Excerpted records:
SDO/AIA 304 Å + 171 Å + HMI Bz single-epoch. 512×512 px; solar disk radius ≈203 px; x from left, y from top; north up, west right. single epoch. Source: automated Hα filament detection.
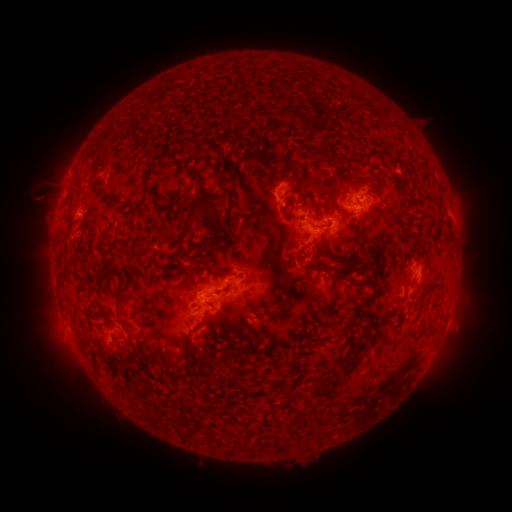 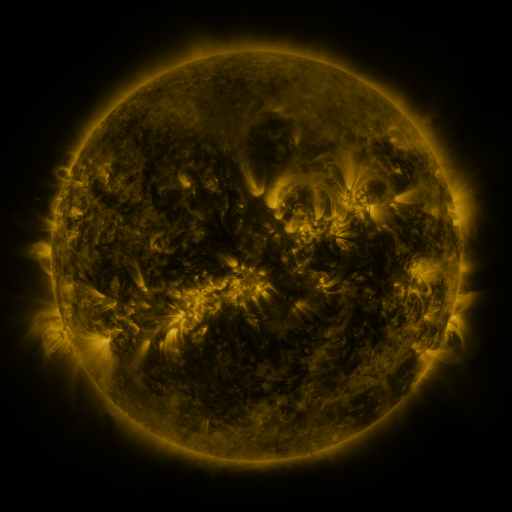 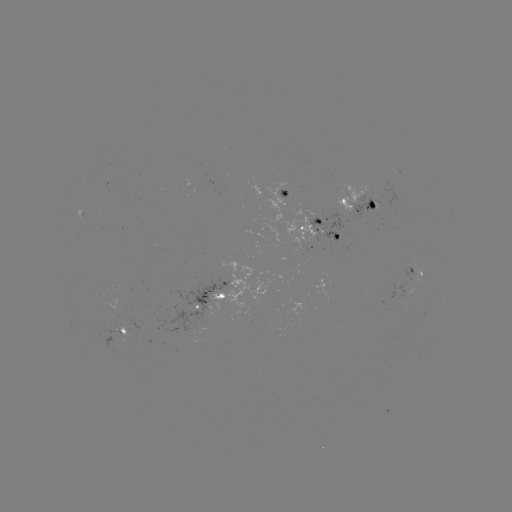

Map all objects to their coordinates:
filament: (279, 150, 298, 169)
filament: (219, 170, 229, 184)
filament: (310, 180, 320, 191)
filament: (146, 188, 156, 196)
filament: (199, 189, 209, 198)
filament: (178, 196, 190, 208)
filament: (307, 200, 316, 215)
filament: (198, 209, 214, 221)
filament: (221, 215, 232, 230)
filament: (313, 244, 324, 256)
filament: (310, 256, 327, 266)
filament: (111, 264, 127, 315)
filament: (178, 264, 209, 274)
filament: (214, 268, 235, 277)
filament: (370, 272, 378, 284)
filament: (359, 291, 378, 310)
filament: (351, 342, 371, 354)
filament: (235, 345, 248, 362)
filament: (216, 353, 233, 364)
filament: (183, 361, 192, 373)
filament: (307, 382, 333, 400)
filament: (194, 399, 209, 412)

Exercise requirements: Return the listing above as a JSON list of strings, one string per line, skipping blank lines and leaving out the pictures.

Output:
[
  "SDO/AIA 304 Å + 171 Å + HMI Bz single-epoch. 512×512 px; solar disk radius ≈203 px; x from left, y from top; north up, west right. single epoch. Source: automated Hα filament detection.",
  "Map all objects to their coordinates:",
  "filament: (279, 150, 298, 169)",
  "filament: (219, 170, 229, 184)",
  "filament: (310, 180, 320, 191)",
  "filament: (146, 188, 156, 196)",
  "filament: (199, 189, 209, 198)",
  "filament: (178, 196, 190, 208)",
  "filament: (307, 200, 316, 215)",
  "filament: (198, 209, 214, 221)",
  "filament: (221, 215, 232, 230)",
  "filament: (313, 244, 324, 256)",
  "filament: (310, 256, 327, 266)",
  "filament: (111, 264, 127, 315)",
  "filament: (178, 264, 209, 274)",
  "filament: (214, 268, 235, 277)",
  "filament: (370, 272, 378, 284)",
  "filament: (359, 291, 378, 310)",
  "filament: (351, 342, 371, 354)",
  "filament: (235, 345, 248, 362)",
  "filament: (216, 353, 233, 364)",
  "filament: (183, 361, 192, 373)",
  "filament: (307, 382, 333, 400)",
  "filament: (194, 399, 209, 412)"
]